■ Requirement ■
Only the lines from the one containing "How far is point 102,256" through the end of the entries should be repeated, exactly as they appear, first and last included.

────────────────────

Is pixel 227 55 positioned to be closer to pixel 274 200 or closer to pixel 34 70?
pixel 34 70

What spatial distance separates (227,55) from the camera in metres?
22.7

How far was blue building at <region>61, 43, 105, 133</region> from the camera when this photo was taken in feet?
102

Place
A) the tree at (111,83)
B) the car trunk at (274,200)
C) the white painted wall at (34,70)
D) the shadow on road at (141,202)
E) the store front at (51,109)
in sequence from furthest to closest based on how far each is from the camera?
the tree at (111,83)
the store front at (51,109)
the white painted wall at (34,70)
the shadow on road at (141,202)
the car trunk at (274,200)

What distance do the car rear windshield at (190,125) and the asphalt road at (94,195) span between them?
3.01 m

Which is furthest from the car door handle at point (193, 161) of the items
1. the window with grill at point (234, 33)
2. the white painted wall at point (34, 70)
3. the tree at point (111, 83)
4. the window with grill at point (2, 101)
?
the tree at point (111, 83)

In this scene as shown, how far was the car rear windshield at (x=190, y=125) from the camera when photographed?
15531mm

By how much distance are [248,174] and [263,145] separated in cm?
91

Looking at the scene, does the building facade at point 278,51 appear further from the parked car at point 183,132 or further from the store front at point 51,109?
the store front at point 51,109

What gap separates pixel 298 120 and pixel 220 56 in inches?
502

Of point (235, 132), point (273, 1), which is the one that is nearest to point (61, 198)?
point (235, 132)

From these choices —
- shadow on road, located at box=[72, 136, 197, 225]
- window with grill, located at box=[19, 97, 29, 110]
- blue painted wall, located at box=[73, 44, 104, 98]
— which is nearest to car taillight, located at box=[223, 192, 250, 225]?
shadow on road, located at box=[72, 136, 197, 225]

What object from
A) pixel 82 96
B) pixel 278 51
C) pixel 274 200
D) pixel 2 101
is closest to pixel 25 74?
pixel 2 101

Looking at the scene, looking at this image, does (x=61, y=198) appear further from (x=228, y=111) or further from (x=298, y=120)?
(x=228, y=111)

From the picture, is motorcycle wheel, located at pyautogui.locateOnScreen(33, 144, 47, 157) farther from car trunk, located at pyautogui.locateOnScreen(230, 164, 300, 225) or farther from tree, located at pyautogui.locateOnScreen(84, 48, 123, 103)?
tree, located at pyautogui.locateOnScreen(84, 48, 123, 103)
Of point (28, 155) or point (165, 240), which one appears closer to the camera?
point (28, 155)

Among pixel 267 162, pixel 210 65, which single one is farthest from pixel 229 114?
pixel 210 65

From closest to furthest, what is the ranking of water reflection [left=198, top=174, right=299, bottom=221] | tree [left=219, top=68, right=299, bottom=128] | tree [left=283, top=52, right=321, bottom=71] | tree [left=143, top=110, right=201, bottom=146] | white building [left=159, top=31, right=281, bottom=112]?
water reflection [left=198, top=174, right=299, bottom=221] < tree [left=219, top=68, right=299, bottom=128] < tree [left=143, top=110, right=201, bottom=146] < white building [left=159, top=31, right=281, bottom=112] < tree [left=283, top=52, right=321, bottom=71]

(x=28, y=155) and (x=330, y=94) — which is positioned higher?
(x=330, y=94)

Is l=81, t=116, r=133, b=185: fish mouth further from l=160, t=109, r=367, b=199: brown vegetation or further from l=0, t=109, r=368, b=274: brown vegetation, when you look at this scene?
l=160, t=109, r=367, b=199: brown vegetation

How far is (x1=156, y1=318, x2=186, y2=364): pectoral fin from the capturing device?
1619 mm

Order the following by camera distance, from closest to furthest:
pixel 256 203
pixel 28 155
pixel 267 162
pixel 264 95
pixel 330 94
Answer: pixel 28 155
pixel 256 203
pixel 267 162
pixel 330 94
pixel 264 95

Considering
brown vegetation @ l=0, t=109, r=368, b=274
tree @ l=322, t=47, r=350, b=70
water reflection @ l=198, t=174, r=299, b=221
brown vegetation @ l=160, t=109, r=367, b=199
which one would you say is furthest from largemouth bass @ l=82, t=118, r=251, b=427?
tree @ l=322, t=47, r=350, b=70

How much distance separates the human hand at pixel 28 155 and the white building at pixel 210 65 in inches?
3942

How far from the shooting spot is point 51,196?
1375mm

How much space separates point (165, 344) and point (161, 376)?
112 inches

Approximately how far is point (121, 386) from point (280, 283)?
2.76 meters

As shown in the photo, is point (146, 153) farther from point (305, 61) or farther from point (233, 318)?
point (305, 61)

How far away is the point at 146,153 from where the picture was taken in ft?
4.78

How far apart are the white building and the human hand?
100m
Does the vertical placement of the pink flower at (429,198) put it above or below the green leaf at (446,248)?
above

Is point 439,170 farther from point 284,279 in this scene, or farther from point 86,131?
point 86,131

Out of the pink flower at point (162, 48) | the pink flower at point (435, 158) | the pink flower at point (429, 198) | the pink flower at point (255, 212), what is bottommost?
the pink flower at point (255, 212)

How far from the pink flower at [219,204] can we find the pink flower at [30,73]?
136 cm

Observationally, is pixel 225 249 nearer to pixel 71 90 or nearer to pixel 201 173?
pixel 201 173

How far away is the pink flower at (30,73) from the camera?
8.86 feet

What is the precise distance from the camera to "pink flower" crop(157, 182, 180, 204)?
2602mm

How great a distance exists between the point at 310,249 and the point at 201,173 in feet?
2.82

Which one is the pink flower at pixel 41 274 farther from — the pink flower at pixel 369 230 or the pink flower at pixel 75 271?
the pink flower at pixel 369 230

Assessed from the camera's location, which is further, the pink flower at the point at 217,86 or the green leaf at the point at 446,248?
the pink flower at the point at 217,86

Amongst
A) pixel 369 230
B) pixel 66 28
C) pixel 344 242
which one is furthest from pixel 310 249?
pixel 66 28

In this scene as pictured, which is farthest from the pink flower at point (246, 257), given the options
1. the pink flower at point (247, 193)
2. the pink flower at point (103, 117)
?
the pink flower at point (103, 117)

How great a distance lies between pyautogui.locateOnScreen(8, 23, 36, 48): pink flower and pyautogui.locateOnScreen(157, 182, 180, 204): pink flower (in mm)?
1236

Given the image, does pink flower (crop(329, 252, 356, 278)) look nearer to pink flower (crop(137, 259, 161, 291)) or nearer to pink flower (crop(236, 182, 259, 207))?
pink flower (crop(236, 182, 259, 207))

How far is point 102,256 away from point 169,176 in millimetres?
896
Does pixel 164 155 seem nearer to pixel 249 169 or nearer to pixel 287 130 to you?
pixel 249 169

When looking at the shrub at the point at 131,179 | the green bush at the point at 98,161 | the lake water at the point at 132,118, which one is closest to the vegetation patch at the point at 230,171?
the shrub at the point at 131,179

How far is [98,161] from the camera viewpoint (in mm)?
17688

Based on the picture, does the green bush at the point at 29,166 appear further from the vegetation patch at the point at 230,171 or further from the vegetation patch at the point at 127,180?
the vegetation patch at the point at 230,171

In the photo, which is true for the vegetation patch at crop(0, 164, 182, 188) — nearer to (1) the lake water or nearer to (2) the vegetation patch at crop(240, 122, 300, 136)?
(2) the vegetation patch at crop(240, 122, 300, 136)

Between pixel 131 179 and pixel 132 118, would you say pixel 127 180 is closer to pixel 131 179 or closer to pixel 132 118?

────────────────────

■ Solution ■
How far is point 102,256 away from point 169,176 in millimetres?
896
Does pixel 164 155 seem nearer to pixel 249 169 or nearer to pixel 287 130 to you?
pixel 249 169

When looking at the shrub at the point at 131,179 | the green bush at the point at 98,161 | the lake water at the point at 132,118, which one is closest to the vegetation patch at the point at 230,171?
the shrub at the point at 131,179

How far is [98,161] from the camera viewpoint (in mm)?
17688

Based on the picture, does the green bush at the point at 29,166 appear further from the vegetation patch at the point at 230,171 or further from the vegetation patch at the point at 127,180?
the vegetation patch at the point at 230,171

In the photo, which is true for the vegetation patch at crop(0, 164, 182, 188) — nearer to (1) the lake water or nearer to (2) the vegetation patch at crop(240, 122, 300, 136)?
(2) the vegetation patch at crop(240, 122, 300, 136)

Between pixel 131 179 and pixel 132 118, would you say pixel 127 180 is closer to pixel 131 179 or closer to pixel 132 118?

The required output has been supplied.